A dimostrazione della scelta di privilegiare le fasce deboli nel rivolgersi all’offerta pubblica di nidi, basti guardare  ai costi, tra i più bassi di Italia: il servizio può costare a una famiglia anche 18 euro al mese. Le famiglie dei bambini concorrono alla copertura delle spese con il pagamento di una quota di contribuzione mensile, differenziata per fasce di reddito in base all'indicatore ISEE (Indicatore della Situazione Economica Equivalente) e questa quota può arrivare massimo a 280 euro. La quota del servizio comprende la refezione, che comunque “puntualmente” arriva sempre in ritardo nel rimpallo di responsabilità tra Comune e Municipalità, costringendo le famiglie napoletane a fare avanti e indietro finché il servizio non si stabilizza con uscita pomeridiana, più o meno fino alla fine di novembre (ma anche a dicembre, dipende dalla Municipalità in cui ci si trova), disattendendo così a quella logica di conciliazione dei tempi e sostegno alle famiglie di cui si diceva prima.

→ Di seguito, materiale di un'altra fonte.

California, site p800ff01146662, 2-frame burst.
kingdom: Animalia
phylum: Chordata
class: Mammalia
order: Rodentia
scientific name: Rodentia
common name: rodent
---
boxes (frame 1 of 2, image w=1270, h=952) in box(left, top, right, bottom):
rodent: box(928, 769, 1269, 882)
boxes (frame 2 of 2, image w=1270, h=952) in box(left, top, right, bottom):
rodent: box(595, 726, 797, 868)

  • Dove intervengono i genitori

Nel costo mensile sono, invece, escluse  alcune cose che sono a carico del nucleo familiare: oltre al necessario per il bambino (fazzoletti naso, confezioni di acqua, pannolini, salviettine, sapone liquido biscotti/cracker), i genitori devono provvedere a rimpinguare le scorte della scuola di materiali come rotoli carta “grandi e doppi”, guanti monouso, bicchieri di carta. Perché il Comune non passa niente, spiegano i dipendenti dei nidi, oltre a non provvedere direttamente e tempestivamente a guasti o disservizi che si possono verificare all’interno delle strutture scolastiche, alla cui risoluzione provvedono, in genere, gli assessori e/o consiglieri della singola Municipalità (di buona volontà) o il personale stesso del nido in questione, quando non proprio i genitori autotassandosi.

  • Le strutture finanziate con fondi PAC

nido pubblico PAC 1

Dei 55 nidi del Comune di Napoli, 8 sono stati aperti con Fondi PAC (Piano di Azione Coesione), ovvero fondi della Comunità Europea destinati alle aree più arretrate e, in questo caso specifico, allo start up dei servizi per la prima infanzia della Campania, una delle 4 regioni dell’obiettivo Convergenza. Attualmente si contano 8 strutture di questo tipo e vengono gestite dal privato sociale, ma dovrebbero nascere altri 12 nidi per un totale di 20 nidi entro il 2019, che finiti i fondi, dovrebbero essere internalizzati dall’ente comunale.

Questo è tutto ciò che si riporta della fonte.